AMİDA HABER- Diyarbakır Barosu Kadın Hakları Merkezi üye ve yöneticileri, 8 Mart Dünya Emekçi Kadınlar Günü nedeniyle Diyarbakır Adliyesi önünde basın açıklaması yaptı. Kadın Hakları Merkezi Başkanı Asiya Cemre Işık, yaptığı konuşmada, kadınların 8 Mart’ta evde, işte, sokakta, mahkeme salonlarında, hayatın her alanında can korkusuyla yaşamaya mecbur bırakıldığını belirterek, “Yaşamlarımızla sınanmaya, işten atma tehditlerine, mobbinge, tacize, baskıya, eşitsizliğin derinleştirilmesine, medeni haklarımıza yönelik saldırılara karşı özgür, eşit, şiddetsiz bir yaşam istiyoruz” dedi.
LGBTİ bireylerine şiddet
Işık şöyle devam etti, “Yaşı, mesleği, kimliği ne olursa olsun tüm kadınlar ve LGBTİ+’lar cüretini eşitsizlikten, adaletsizlikten, yargının cezasızlık politikalarından alan erkek şiddetine maruz kalıyor. 6284 Sayılı Kanunun etkin kullanılmaması, İstanbul Sözleşmesinden çekilmek, kadına ve LGBTİ+’lara yönelik şiddet ve kadın cinayetlerinde etkin soruşturma yapılmaması, caydırıcı cezalar verilmemesi yargının bizzat mağdur suçlayıcı konumuna gelmesi var olan şiddet ortamını daha da artırıp kadına yönelik şiddetin artmasına ön ayak oluyor” ifadelerini kullandı.
İyi hal indirimi
Kadın Hakları Merkezi olarak etkin yasal düzenlemelerin uygulamada da geçerli olması için önlemler alınmasını, haksız tahrik indirimi ya da iyi hal indirimlerinin cinsiyetçi bir biçimde uygulanmamasını eleştiren Işık şunları söyledi, “Yargının üzerine düşen görevleri yerine getirmesini, devletin kadınları güçlendirecek politikaları hayata geçirmesini talep ediyoruz ve kadınların geçmişten bugüne mücadele ile kazandığı haklara sahip çıkacağımızı belirtiyoruz. Özellikle belirtmek isteriz ki kadınların ekonomik, sosyal ve kültürel bağımsızlığını engelleyecek nitelikteki Anayasa değişikliğine tereddütsüz karşıyız. Söz konusu değişikliğin kabulü halinde kadınlara ve LGBTİ+’lara yönelik ayrımcılığa ve nefret söylemine zemin yaratılacağı ve Anayasa’nın 10. Maddesi ile çelişkili bir durum oluşacağı açıktır. Teklifte farklı aile formları, örneğin tek ebeveynli aileleri dışarıda bırakan, bekar anneleri ve ebeveyn LGBTİ+’ları bütünüyle ayrımcılığa maruz bırakan bir yaklaşım olduğunu görmekte ve bu yaklaşıma karşı olduğumuzu bildirmek isteriz. Yine defaatle belirtmemiz gerekir ki yaşanacak olan yoğun seçim ve propaganda sürecinde her türlü cinsiyetçi, kadın ve LGBTİ+ düşmanı söylem ve vaatlerin karşısında duracağız” dedi.

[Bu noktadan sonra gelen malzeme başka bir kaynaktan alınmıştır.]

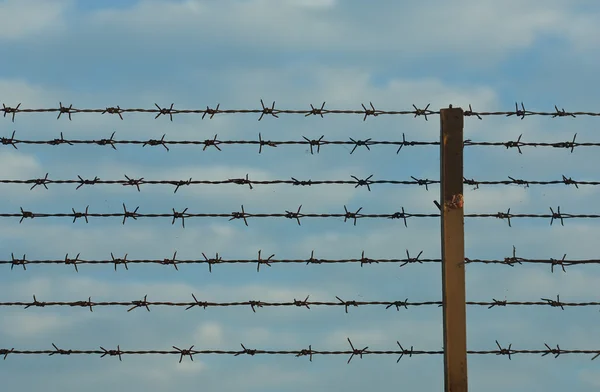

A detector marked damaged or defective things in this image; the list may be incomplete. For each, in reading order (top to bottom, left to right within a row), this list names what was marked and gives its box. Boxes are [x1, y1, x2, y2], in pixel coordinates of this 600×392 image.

rusty barbed wire [3, 101, 600, 122]
rusty barbed wire [3, 132, 600, 155]
rusty barbed wire [4, 175, 600, 193]
rusty barbed wire [1, 205, 600, 227]
rusty barbed wire [4, 247, 600, 272]
rusty barbed wire [2, 294, 596, 312]
rusty barbed wire [0, 340, 596, 362]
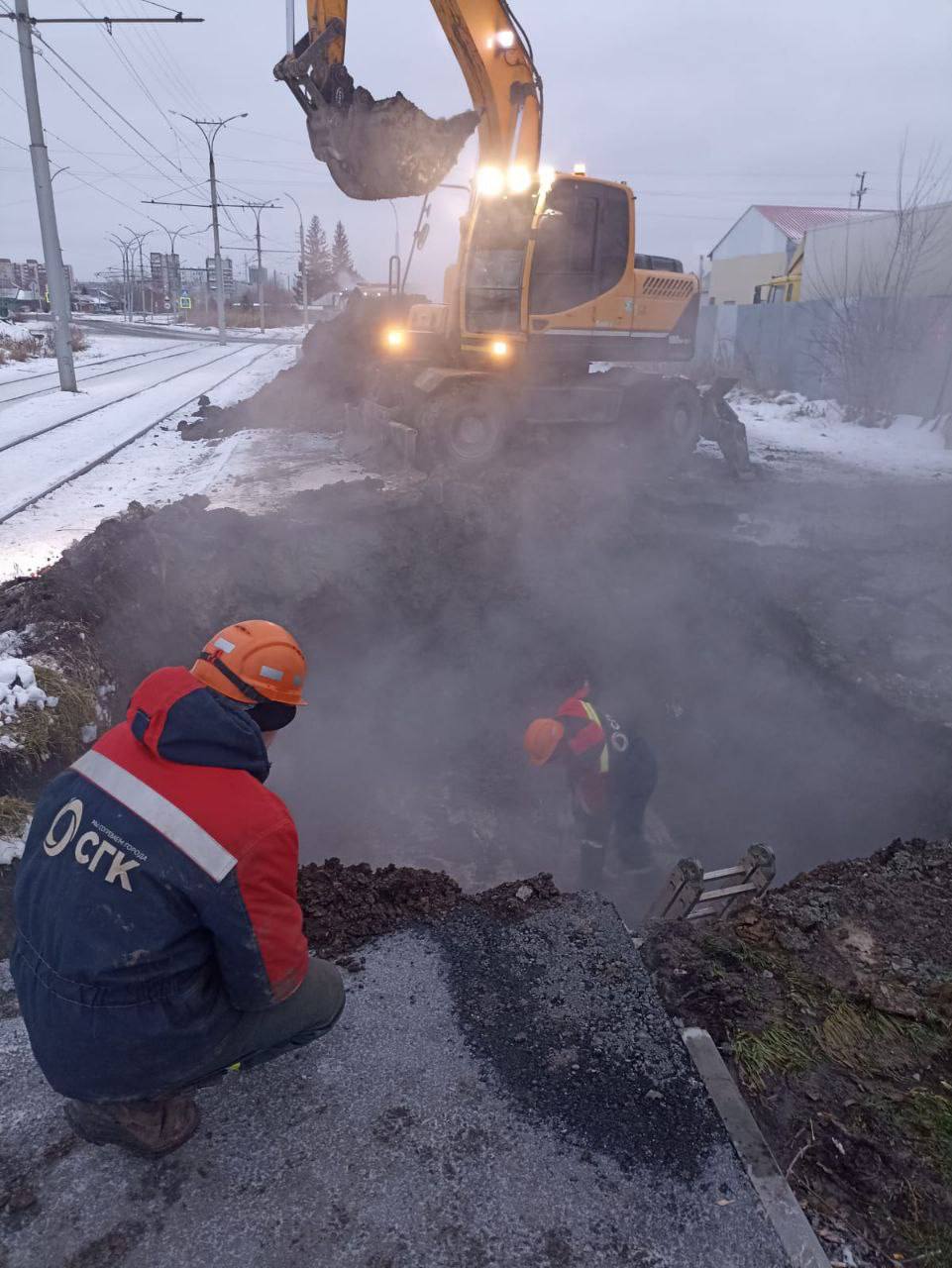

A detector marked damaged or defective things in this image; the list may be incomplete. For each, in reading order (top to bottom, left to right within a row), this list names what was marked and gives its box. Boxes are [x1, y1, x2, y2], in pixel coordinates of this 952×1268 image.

Çadır Kentte yaşayan kadınlar ciddi güvenlik sorunu yaşıyor
Deprem bölgesindeki kadın sorunlarının devam ettiğini aktaran Işık, Barınma, su, sağlık, hijyen, güvenlik gibi sorunlar en çok kadınları ve LGBTİ+’ları etkiliyor. Toplumsal cinsiyet eşitsizliği nedeniyle ev içi emek ve bakım emeğinin kadına özgülenmesi deprem bölgesinde yaşayan kadınların yükünü kat be kat artırıyor. Bu nedenlerle bölgedeki kadınların yaşadığı ve yaşayabileceği sorunlara ilişkin acil çözümler üretilmesi zorunludur. Hali hazırda uygulamasında birçok eksiklik bulunan 6284 Sayılı Kanunun deprem bölgelerinde ve özellikle çadır kentlerde uygulanması daha büyük bir zorluğu da beraberinde getiriyor. Bununla birlikte nafaka alan kadınların nafakalarını tahsil etmeye devam etmeleri, bölgede yaşanan ağır yıkım düşünüldüğünde son derece zorlaşmıştır. En önemlisi yine deprem bölgelerinde ve çadır kentlerde kadınlar ciddi güvenlik problemleri yaşamaktadır. Tüm bunlara ilişkin etkili çözüm yolları geliştirilmeli ve uygulanmalıdır. Diyarbakır Barosu Kadın Hakları merkezi olarak bu mücadelenin bir parçasıyız ve deprem bölgesinde yaşayan kadınlarla dayanışmaya ve gerekli hukuki desteği sağlamaya devam edeceğiz. Enkaza, şiddette, tacize, yoksulluğa, can güvenliğine ve daha bir çok soruna karşı dayanışma ile mücadele eden kadınların 8 Mart Dünya Kadınlar gününü kutluyoruz. Yaşasın dayanışmamız, yaşasın 8 Mart!” ifadelerini kullandı.
Gülistan Doku nerede?
Bu arada açıklamaya 1160 gündür kayıp olan Gülistan Doku’nun ablası Aygül Doku da katılarak "Gülistan Doku Nerede" diye sordu. Abla Doku, kardeşinin bulunması için haykırdı.